Par exploits du 21 novembre 2019, la SELARL SUDRE en sa qualité de liquidateur de la SARL REC, la SCI des Rosiers et M. [H] [L], ont assigné au fond devant le tribunal de grande instance de Clermont-Ferrand la compagnie Elite Insurance Company Limited, afin d'obtenir sa condamnation au paiement de la somme totale de 8 453 688,40 EUR, outre 10 000 EUR sur le fondement de l'article 700 du code de procédure civile.
À l'issue des débats, le tribunal judiciaire de Clermont-Ferrand a rendu la décision suivante le 23 novembre 2020 :
« Le tribunal, statuant par jugement contradictoire, rendu en premier ressort, par mise à disposition au greffe,
DIT n'y avoir lieu à jonction de la présente procédure avec la procédure enrôlée sous le RG 20/2980 ; laquelle a été radiée ;
DIT n'y avoir lieu à la nullité de l'assignation ;
DÉCLARE irrecevable l'action de Monsieur [H] [L] ;
DÉCLARE irrecevable l'action de la SCI les ROSIERS ;
DÉBOUTE LA SELARL SUDRE en qualité de liquidateur de la société REC de toutes ses demandes ;
DEBOUTE la société ELITE INSURANCE COMPANY LIMITED de sa demande reconventionnelle ;
DIT n'y avoir lieu à l'application des dispositions de l'article 700 du Code de procédure civile ;
CONDAMNE in solidum la SELARL SUDRE en qualité de liquidateur de la société REC, la SCI des ROSIERS, et Monsieur [H] [L] aux entiers dépens.
DIT n'y avoir lieu à l'exécution provisoire de la présente décision. Le présent jugement a été signé par le Greffier et le Président. »

[Lignes d'un jeu de données sur le raisonnement spatial]

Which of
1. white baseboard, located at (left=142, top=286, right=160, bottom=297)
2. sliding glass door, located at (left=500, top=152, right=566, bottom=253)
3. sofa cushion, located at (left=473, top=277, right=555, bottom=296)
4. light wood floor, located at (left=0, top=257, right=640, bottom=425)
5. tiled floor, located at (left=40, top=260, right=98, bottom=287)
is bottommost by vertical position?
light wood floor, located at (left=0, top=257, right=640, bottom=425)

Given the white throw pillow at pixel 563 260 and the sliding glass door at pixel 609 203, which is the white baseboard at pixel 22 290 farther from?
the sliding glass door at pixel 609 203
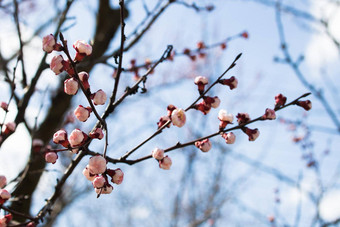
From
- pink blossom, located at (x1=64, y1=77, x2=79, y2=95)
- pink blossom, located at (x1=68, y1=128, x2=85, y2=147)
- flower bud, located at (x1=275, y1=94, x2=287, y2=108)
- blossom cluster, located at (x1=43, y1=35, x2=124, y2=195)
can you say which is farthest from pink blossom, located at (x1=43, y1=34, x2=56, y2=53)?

* **VOTRE TÂCHE**
Poursuivez le texte sur le procès contre la compagnie Elite Insurance Company Limited en reprenant juste après sa dernière phrase.

* **RÉPONSE**
Dans les motifs de sa décision, après avoir rejeté la nullité de l'assignation, le tribunal judiciaire a d'abord jugé que M. [H] [L] n'avait aucun intérêt à agir et que son action était donc irrecevable. Il a considéré de même que la SCI des Rosiers, n'étant plus propriétaire du bien sinistré lors de l'incendie, n'avait pas non plus intérêt à agir, nonobstant l'existence d'une vente à réméré non suivie d'effet.
Concernant la SARL REC, sur la foi de l'expertise judiciaire, le premier juge a estimé que la garantie de l'assureur Elite insurance Company ne pouvait pas s'appliquer faute pour l'assurée d'avoir satisfait aux conditions imposées par le contrat. Il a écarté également la responsabilité du courtier la SARL BOUDON BAUBET.
***
La SELARL SUDRE, la SCI des Rosiers et M. [H] [L] ont fait appel de ce jugement le 8 décembre 2020 contre la compagnie Elite insurance Company et la SARL BOUDON BAUBET.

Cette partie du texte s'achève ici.